The invention herein can be practiced in fixed or moving adsorbent bed systems, but the preferred system for this separation is a countercurrent simulated moving bed system, such as described in Broughton U.S. Pat. No. 2,985,589, incorporated herein by reference. Cyclic advancement of the input and output streams can be accomplished by a manifolding system, which are also known, e.g., by rotary disc valves shown in U.S. Pat. Nos. 3,040,777 and 3,422,848. Equipment utilizing these principles are familiar, in sizes ranging from pilot plant scale (deRosset U.S. Pat. No. 3,706,812) to commercial scale in flow rates from a few cc per hour to many thousands of gallons per hour.
The invention may also be practiced in a cocurrent, pulsed batch process, like that described in U.S. Pat. No. 4,159,284 or in a cocurrent, pulsed continuous process, like that disclosed in Gerhold U.S. Pat. Nos. 4,402,832 and 4,478,721.
Also, in some cases illustrated herein, it is necessary to remove three product streams in order to obtain a desired product intermediate in adsorption strength from an extract and a raffinate stream. This intermediate stream can be termed a second raffinate stream, as in U.S. Pat. No. 4,313,015 or a second extract stream, as in U.S. Pat. No. 3,723,302, both incorporated herein by reference, the latter incorporating abandoned application Serial No. 100,105 filed December 21, 1970. This case pertains when a contaminating component in the feed, such as p-ethyltoluene, is more strongly adsorbed than the desired product, p-xylene. It is not always necessary to remove p-ethyltoluene from p-xylene, e.g., where terephthalic acid is the final product of the oxidation of p-xylene, since oxidation of p-ethyltoluene results in the same product. However, if it is desired to keep the concentration of the contaminating component in the product as low as possible, a first extract is taken off, high in concentration of the desired component and lower in the contaminating product followed by a second extract, withdrawn at a point in zone 3 between the desorbent inlet and the first extract point, containing a high concentration of the contaminant and a lower concentration of the desired product. It is not necessary, however, to use a second desorbent, if the desorbent is able to first desorb the lightly held product and then desorb the remaining more strongly held contaminants, as disclosed in the aforementioned abandoned application. If the contaminating component in high concentrations and purity is desired, this can be achieved by withdrawing a second extract in the cocurrent pulsed batch process mentioned above.

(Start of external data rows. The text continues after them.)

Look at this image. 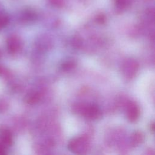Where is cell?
<instances>
[{
  "mask_svg": "<svg viewBox=\"0 0 155 155\" xmlns=\"http://www.w3.org/2000/svg\"><path fill=\"white\" fill-rule=\"evenodd\" d=\"M68 148L76 155H85L90 148L89 142L84 137H76L68 142Z\"/></svg>",
  "mask_w": 155,
  "mask_h": 155,
  "instance_id": "obj_1",
  "label": "cell"
},
{
  "mask_svg": "<svg viewBox=\"0 0 155 155\" xmlns=\"http://www.w3.org/2000/svg\"><path fill=\"white\" fill-rule=\"evenodd\" d=\"M79 110V112L84 116V117L90 120H96L101 116V110L96 105L82 106Z\"/></svg>",
  "mask_w": 155,
  "mask_h": 155,
  "instance_id": "obj_2",
  "label": "cell"
},
{
  "mask_svg": "<svg viewBox=\"0 0 155 155\" xmlns=\"http://www.w3.org/2000/svg\"><path fill=\"white\" fill-rule=\"evenodd\" d=\"M22 47V42L20 38L16 35H12L7 38V49L9 53L15 54L18 53Z\"/></svg>",
  "mask_w": 155,
  "mask_h": 155,
  "instance_id": "obj_3",
  "label": "cell"
},
{
  "mask_svg": "<svg viewBox=\"0 0 155 155\" xmlns=\"http://www.w3.org/2000/svg\"><path fill=\"white\" fill-rule=\"evenodd\" d=\"M140 115L139 107L134 102H130L127 107V117L130 122L136 121Z\"/></svg>",
  "mask_w": 155,
  "mask_h": 155,
  "instance_id": "obj_4",
  "label": "cell"
},
{
  "mask_svg": "<svg viewBox=\"0 0 155 155\" xmlns=\"http://www.w3.org/2000/svg\"><path fill=\"white\" fill-rule=\"evenodd\" d=\"M137 65L136 64V62H135L134 61L129 60L128 61L125 62L124 68V71L125 76L129 77L134 76L137 71Z\"/></svg>",
  "mask_w": 155,
  "mask_h": 155,
  "instance_id": "obj_5",
  "label": "cell"
},
{
  "mask_svg": "<svg viewBox=\"0 0 155 155\" xmlns=\"http://www.w3.org/2000/svg\"><path fill=\"white\" fill-rule=\"evenodd\" d=\"M0 137L2 141V145H10L12 143V136L11 133L7 130H2L0 133Z\"/></svg>",
  "mask_w": 155,
  "mask_h": 155,
  "instance_id": "obj_6",
  "label": "cell"
},
{
  "mask_svg": "<svg viewBox=\"0 0 155 155\" xmlns=\"http://www.w3.org/2000/svg\"><path fill=\"white\" fill-rule=\"evenodd\" d=\"M40 94L37 92H30L25 97V101L28 104H35L39 102L40 99Z\"/></svg>",
  "mask_w": 155,
  "mask_h": 155,
  "instance_id": "obj_7",
  "label": "cell"
},
{
  "mask_svg": "<svg viewBox=\"0 0 155 155\" xmlns=\"http://www.w3.org/2000/svg\"><path fill=\"white\" fill-rule=\"evenodd\" d=\"M144 140L143 134L140 131L134 132L131 137V143L133 145H137L141 143Z\"/></svg>",
  "mask_w": 155,
  "mask_h": 155,
  "instance_id": "obj_8",
  "label": "cell"
},
{
  "mask_svg": "<svg viewBox=\"0 0 155 155\" xmlns=\"http://www.w3.org/2000/svg\"><path fill=\"white\" fill-rule=\"evenodd\" d=\"M35 16V15L33 12H31V10H24L21 13V15L20 16V18L22 21H30L33 20Z\"/></svg>",
  "mask_w": 155,
  "mask_h": 155,
  "instance_id": "obj_9",
  "label": "cell"
},
{
  "mask_svg": "<svg viewBox=\"0 0 155 155\" xmlns=\"http://www.w3.org/2000/svg\"><path fill=\"white\" fill-rule=\"evenodd\" d=\"M131 0H115L116 4L119 8H125L130 3Z\"/></svg>",
  "mask_w": 155,
  "mask_h": 155,
  "instance_id": "obj_10",
  "label": "cell"
},
{
  "mask_svg": "<svg viewBox=\"0 0 155 155\" xmlns=\"http://www.w3.org/2000/svg\"><path fill=\"white\" fill-rule=\"evenodd\" d=\"M51 1L53 3V4H54V5H59L60 4H61L62 3L63 0H51Z\"/></svg>",
  "mask_w": 155,
  "mask_h": 155,
  "instance_id": "obj_11",
  "label": "cell"
},
{
  "mask_svg": "<svg viewBox=\"0 0 155 155\" xmlns=\"http://www.w3.org/2000/svg\"><path fill=\"white\" fill-rule=\"evenodd\" d=\"M0 155H5L4 146L2 144H0Z\"/></svg>",
  "mask_w": 155,
  "mask_h": 155,
  "instance_id": "obj_12",
  "label": "cell"
},
{
  "mask_svg": "<svg viewBox=\"0 0 155 155\" xmlns=\"http://www.w3.org/2000/svg\"><path fill=\"white\" fill-rule=\"evenodd\" d=\"M5 70L4 68L0 65V74H5Z\"/></svg>",
  "mask_w": 155,
  "mask_h": 155,
  "instance_id": "obj_13",
  "label": "cell"
}]
</instances>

The functions and properties of adsorbents and desorbents in the chromatographic separation of liquid components are well-known, but for reference thereto, Zinnen et al. U.S. Pat. No. 4,642,397 is incorporated herein.

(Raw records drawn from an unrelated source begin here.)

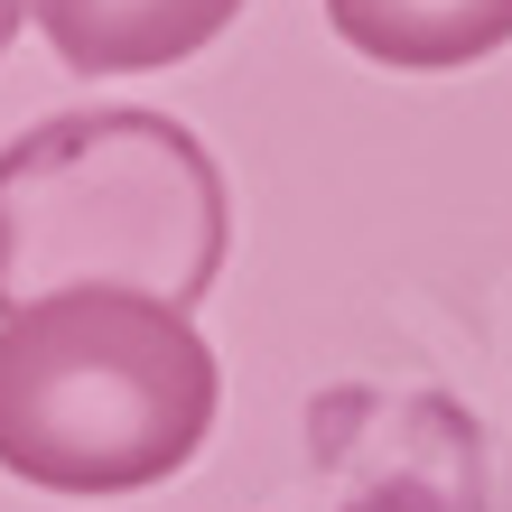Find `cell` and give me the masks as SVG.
<instances>
[{
  "instance_id": "cell-1",
  "label": "cell",
  "mask_w": 512,
  "mask_h": 512,
  "mask_svg": "<svg viewBox=\"0 0 512 512\" xmlns=\"http://www.w3.org/2000/svg\"><path fill=\"white\" fill-rule=\"evenodd\" d=\"M224 252V168L168 112H47L0 149V317L56 289H140L196 308L224 280Z\"/></svg>"
},
{
  "instance_id": "cell-2",
  "label": "cell",
  "mask_w": 512,
  "mask_h": 512,
  "mask_svg": "<svg viewBox=\"0 0 512 512\" xmlns=\"http://www.w3.org/2000/svg\"><path fill=\"white\" fill-rule=\"evenodd\" d=\"M224 373L187 308L140 289H56L0 317V475L122 503L196 466Z\"/></svg>"
},
{
  "instance_id": "cell-5",
  "label": "cell",
  "mask_w": 512,
  "mask_h": 512,
  "mask_svg": "<svg viewBox=\"0 0 512 512\" xmlns=\"http://www.w3.org/2000/svg\"><path fill=\"white\" fill-rule=\"evenodd\" d=\"M326 28L391 75H447L512 47V0H326Z\"/></svg>"
},
{
  "instance_id": "cell-6",
  "label": "cell",
  "mask_w": 512,
  "mask_h": 512,
  "mask_svg": "<svg viewBox=\"0 0 512 512\" xmlns=\"http://www.w3.org/2000/svg\"><path fill=\"white\" fill-rule=\"evenodd\" d=\"M19 19H28V0H0V56H10V38H19Z\"/></svg>"
},
{
  "instance_id": "cell-4",
  "label": "cell",
  "mask_w": 512,
  "mask_h": 512,
  "mask_svg": "<svg viewBox=\"0 0 512 512\" xmlns=\"http://www.w3.org/2000/svg\"><path fill=\"white\" fill-rule=\"evenodd\" d=\"M28 19L75 75H149L205 56L243 19V0H28Z\"/></svg>"
},
{
  "instance_id": "cell-3",
  "label": "cell",
  "mask_w": 512,
  "mask_h": 512,
  "mask_svg": "<svg viewBox=\"0 0 512 512\" xmlns=\"http://www.w3.org/2000/svg\"><path fill=\"white\" fill-rule=\"evenodd\" d=\"M308 457V512H485V429L447 391H326L308 410Z\"/></svg>"
}]
</instances>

I have discovered a process for employing a zeolite adsorbent for the separation of p-xylene from its isomers and, particularly, desorbents which are a substantial improvement in a process for separating xylene isomers where the feed mixture also contains C.sub.9 aromatic impurities. I have further discovered that the water content of the adsorbent has important effects on mass transfer rates and selectivities which may vary with the desorbent selected.